CAUSES OF AMENORRHOEA :
DEPENDING ON THE STATUS OF THE SERUM FSH LEVELS
1. HYPERGONADOTROPIC PRIMARY AMENORRHOEA ( FSH > 40 MLU/ML )
* ABNORMAL SEX CHROMOSOMES
- GONADAL DYSGENESIS : 45 OX, TURNER SYNDROME, MOSAICS, ABNORMAL X
* NORMAL SEX CHROMOSOMES :
- 46 XX PURE GONADAL DYSGENESIS
- 46 XY GONADAL DYSGENESIS- SWYER SYNDROME
- GONADOTROPIN-RESISTANT OVARY SYNDROME - SAVAGE SYNDROME
2. EUGONADOTROPIC PRIMARY AMENORRHOEA
* ABSENCE OF MULLERIAN EVELOPMENT
- ANDROGEN INSENSITIVITY SYNDROME ( TESTICULAR FEMINIZATION )
- MULLERIAN AGENESIS - ABSENCE OF UTERUS/ VAGINA
* NORMAL MULLERIAN DEVELOPMENT:
- FEMALE OR TRUE INTERSEX
- POLYCYSTIC OVARIAN SYNDROME
- ADRENAL OR THYROID DISEASES
* CRYPTOMENORRHOEA
- VAGINAL SEPTUM
- IMPERFORATE VAGINA, HYMEN, CERVIX
- ABSENCE OF VAGINA
- DOUBLE UTERUS WITH RETENTION
- HAEMATOCOLPOS
- HAEMATOMETRA
3. HYPOGONADOTROPIC PRIMARY AMENORRHOEA
* HYPOTHALAMIC CAUSES:
- DELAYED MENARCHE
- HYPOTHALAMIC HYPOGONADISM ( KALLMAN SYNDROME )
- PSYCHOGENIC / WEIGHT LOSS
* PITUITARY CAUSES :
- NEOPLASM - PROLACTINOMAS , CRANIOPHARYNGIOMAS
- HYPOPITUITARY STATES: SIMMONDS DISEASE, CHIARI-FROMMEL SYNDROME, FORBES-ALBRIGHT SYNDROME, FROHLICH SYNDROME, LAURENCE-MOON BIEDL SYNDROME
* SEVERE SYSTEMIC DISEASES LIKE TUBERCULOSIS
OTHER TESTS :
* SERUM FSH LEVELS - > 40 MLU/ ML & LOW ESTRADIOL LEVELS ( <25 PG/ML ) -> HYPERGONADOTROPIC PRIMARY AMENORRHOEA
* 200 MG PROGESTERONE IN OIL ( A PROGESTATIONAL AGENT WHICH HAS NO OESTROGEN ACTIVITY) SHOULD BE GIVEN I.M. , OR 10 MG MEDROXYPROGESTERONE ACETATE BY MOUTH FOR 5 DAYS, IF BLEEDING OCCURS WITH 2-7 DAYS OF STOPPING TREATMENT, IT SHOWS THAT THERE IS FUNCTIONAL UTERUS WITH REACTIVE ENDOMETRIUM. THE TEST IS NEGATIVE ( NO BLEEDING ) IN HYPERGONADOTROPIC CASES. IF THERE IS NO GALACTORRHOEA & SERUM PROLACTIN IS NORMAL, NO FURTHER TESTS ARE REQUIRED.

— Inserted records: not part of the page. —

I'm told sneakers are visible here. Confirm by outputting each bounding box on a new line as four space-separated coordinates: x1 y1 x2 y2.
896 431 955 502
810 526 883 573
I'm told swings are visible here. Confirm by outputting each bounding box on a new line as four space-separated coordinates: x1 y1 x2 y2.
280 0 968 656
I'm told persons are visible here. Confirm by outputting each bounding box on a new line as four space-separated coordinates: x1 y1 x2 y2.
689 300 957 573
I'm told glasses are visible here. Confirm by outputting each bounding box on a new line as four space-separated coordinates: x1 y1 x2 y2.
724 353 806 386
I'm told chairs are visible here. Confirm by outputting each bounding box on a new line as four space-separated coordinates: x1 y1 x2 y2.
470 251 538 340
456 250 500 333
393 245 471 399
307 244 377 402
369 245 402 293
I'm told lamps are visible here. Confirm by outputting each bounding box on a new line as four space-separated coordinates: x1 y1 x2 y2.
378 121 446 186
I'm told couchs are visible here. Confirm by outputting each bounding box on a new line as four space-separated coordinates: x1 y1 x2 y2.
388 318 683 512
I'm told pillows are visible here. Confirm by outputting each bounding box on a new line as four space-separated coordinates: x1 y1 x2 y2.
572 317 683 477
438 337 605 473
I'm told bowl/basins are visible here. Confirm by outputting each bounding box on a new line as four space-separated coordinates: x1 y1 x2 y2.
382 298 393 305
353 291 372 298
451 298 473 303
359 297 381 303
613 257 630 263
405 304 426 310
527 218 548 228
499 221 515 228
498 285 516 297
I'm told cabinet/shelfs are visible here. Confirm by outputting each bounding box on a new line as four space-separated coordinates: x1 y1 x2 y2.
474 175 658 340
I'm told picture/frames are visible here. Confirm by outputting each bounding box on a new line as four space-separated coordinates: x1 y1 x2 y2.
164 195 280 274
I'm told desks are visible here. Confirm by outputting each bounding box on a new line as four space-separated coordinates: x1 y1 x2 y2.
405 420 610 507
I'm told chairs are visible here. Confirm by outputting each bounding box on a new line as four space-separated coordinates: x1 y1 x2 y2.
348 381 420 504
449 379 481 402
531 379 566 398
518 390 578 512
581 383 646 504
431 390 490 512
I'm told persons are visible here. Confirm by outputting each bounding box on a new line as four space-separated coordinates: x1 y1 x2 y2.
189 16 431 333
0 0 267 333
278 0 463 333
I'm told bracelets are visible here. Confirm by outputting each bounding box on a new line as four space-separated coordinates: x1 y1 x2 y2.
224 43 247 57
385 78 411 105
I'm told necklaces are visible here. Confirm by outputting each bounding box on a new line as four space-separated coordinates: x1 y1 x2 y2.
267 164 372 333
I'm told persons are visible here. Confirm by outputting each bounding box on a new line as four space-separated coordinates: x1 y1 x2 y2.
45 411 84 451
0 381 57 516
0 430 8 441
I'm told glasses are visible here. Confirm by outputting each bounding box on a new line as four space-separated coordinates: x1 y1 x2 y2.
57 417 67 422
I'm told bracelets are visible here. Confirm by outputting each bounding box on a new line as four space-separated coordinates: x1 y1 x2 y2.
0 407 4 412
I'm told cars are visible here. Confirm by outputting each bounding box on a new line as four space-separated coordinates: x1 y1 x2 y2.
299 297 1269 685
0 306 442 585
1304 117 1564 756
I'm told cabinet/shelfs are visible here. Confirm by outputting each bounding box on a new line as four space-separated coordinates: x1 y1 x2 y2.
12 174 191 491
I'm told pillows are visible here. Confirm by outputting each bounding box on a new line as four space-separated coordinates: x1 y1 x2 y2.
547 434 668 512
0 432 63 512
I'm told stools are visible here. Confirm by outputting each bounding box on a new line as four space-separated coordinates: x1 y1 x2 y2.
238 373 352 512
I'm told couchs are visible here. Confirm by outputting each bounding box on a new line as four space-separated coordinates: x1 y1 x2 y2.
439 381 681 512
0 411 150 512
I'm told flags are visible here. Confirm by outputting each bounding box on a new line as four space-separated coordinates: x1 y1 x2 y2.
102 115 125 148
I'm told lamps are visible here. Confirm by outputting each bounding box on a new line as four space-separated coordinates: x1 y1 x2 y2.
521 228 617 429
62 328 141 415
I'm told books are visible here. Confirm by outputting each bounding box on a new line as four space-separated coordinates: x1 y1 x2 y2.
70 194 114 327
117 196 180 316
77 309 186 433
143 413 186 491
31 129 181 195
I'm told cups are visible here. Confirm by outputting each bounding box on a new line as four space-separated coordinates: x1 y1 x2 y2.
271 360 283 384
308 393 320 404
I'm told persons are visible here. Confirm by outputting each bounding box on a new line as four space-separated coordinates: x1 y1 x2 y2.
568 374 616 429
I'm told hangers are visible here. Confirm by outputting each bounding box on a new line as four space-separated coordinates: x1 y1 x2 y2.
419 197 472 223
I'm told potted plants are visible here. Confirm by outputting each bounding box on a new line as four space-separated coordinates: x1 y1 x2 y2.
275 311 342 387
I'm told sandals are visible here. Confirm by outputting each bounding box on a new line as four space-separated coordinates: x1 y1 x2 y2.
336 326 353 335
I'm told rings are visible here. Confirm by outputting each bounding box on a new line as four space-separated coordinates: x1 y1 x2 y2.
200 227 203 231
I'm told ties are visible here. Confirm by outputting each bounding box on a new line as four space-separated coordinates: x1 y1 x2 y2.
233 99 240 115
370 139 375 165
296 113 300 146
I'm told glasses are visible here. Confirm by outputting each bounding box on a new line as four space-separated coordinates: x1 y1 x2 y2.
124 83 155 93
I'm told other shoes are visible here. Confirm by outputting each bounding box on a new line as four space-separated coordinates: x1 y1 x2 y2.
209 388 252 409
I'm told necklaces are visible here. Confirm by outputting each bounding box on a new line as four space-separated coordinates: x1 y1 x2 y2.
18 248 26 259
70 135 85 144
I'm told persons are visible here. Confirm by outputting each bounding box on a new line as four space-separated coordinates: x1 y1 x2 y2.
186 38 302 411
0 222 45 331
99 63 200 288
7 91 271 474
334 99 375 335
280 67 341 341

* IF SERUM PROLACTIN IS RAISED WITH GALACTORRHOEA, CT SCAN OF HEAD IS DONE TO SEE SELLA TURSICA FOR EVIDENCE OF PROLACTINOMA.
* IF BLEEDING DOESNT OCCUR AFTER PROGESTERONE INJ. THERE MAY BE ABNORMALITY OF UTERUS OR VAGINA LIKE CONGENITAL ABSENCE , VAGINAL ATRESIA , TESTICULAR FEMINIZATION , ASHERMAN SYNDROME. CONFIRMATION OF THESE CONDITIONS IS OBTAINED BY PRIMING THE ENDOMETRIUM WITH OESTROGEN ( 20 MCG ETHINYL OESTRADIOL DAILY FOR 20 DAYS ) BEFORE ADDING PROGESTERON & NO BLEEDING WILL OCCUR. IF BLEEDING OCCURS WITH EOSTROGEN + PROGESTERONE COMBINATION & NOT WITH PROGESTERONE ALONE, THE FAULT LIES IN THE OVARIES, PITUITARY OR HYPOTHALAMUS.
* SERUM GONADOTROPHINS SHOULD BE MEASURED - A RAISED FSH & LH LEVELS INDICATE OVARIAN FAILURE WITH ABSENT FOLLICLES FROM A PREMATURE MENOPAUSE, TURNER SYNDROME , OTHER FORMS OF OVARIAN DYSGENESIS , OVARIAN AGENESIS ( VERY RARE ) , RESISTANT OVARY SYNDROME
* IF PELVIC ORGANS, PROLACTIN LEVELS , CT SKULL & GONADOTROPHINS ARE NORMAL, THE AMENORRHOEA THEN BEING HYPOTHALAMIC IN ORIGIN WHICH MOST COMMONLY FOLLOWS WEIGHT LOSS OR CONTRACEPTIVE PILLS.
* KARYOTYPING TO SEE CHROMOSOMAL PATTERN.